Our friend Tony Perkins at the Family Research Council had this to say about the next time some young sociopath is involved in a mass assault: After asking, "Where did he get a gun?" we need to be asking, "Where did he lose a father figure?"
When it comes to the propensity for sociopathic violence, the most significant red flag is missing fathers. The lack of fathers in families is irrefutably connected to criminal violence.
Today, 57.6% of black children, 31.2% of Hispanic children, and 20.7% of white children are living in homes without their biological fathers.
And the consequence of the epidemic of fatherlessness to black children?
Black people commit 90% of interracial felonies — black on white, Hispanic, or Asian — despite representing just 13% of our population, and despite the age group of the assailant profile representing just 3% of the population. That would include the commission of 21% of hate crimes, as defined by the Department of Justice. Further, 88% of the suspects who murdered black people are also black. Almost half of the 21,000 people murdered last year were black, and almost all of them were killed by other black people. Those grim statistics describe the real epidemic of violence.

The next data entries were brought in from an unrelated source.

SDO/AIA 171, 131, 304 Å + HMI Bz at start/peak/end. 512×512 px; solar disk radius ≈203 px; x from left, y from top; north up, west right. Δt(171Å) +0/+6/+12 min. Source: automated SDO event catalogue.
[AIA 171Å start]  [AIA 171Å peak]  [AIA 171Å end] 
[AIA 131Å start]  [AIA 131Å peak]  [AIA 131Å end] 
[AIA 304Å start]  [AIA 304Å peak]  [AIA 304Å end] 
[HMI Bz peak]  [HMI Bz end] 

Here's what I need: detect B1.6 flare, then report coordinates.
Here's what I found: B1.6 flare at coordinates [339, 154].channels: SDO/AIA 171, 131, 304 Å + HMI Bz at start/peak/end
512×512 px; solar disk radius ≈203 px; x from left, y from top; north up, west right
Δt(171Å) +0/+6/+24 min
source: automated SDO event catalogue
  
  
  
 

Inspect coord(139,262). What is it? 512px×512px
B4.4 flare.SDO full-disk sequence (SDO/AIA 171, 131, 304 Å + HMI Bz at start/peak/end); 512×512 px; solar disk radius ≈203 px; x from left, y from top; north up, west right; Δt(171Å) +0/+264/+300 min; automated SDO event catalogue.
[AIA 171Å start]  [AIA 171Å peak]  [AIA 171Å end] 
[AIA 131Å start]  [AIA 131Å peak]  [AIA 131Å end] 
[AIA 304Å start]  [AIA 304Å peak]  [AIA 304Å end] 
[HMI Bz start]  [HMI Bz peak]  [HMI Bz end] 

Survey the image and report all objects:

But there is a glimmer of light on the horizon. In a recent report from the Institute for Family Studies, researcher Nicholas Zill writes, "A funny thing happened on the way to extinction: although not out of intensive care, the supposed corpse of the two-parent family seems to be breathing new life."
He observed that recent data indicates the percentage of children living in two-parent homes has risen to 70%, while the percentage of children living in single-parent homes dropped from 28% to 25%. Within the black community, the number of high school seniors living in a home with their biological fathers rose from 24% to 30%. That's still a very low number, but it indicates movement in the right direction.
However, according to the latest U.S. Census data, 18.3 million children, one in four, live without a biological, step-, or adoptive father in the home. An almost universal common denominator for all the manifestations of social entropy afflicting our nation today is homes without fathers.
Finally, I'll leave you with this observation from Lieutenant Governor Winsome Sears of Virginia, a Republican woman who is also black, which is to say an imminent threat to the Demo status quo: "America is in a battle for her children. We weep for the breakdown of the family. We weep for fatherless homes. We weep for the lack of respect for fellow men. We weep over the countless Black men murdering each other. We weep at the onslaught against the Liberty of thought and expression. Indeed we have left goodness, gentleness, and kindness behind, only to be left loathing, crudeness, greed, and sloth."
Mark Alexander is the executive editor of the Patriot Post.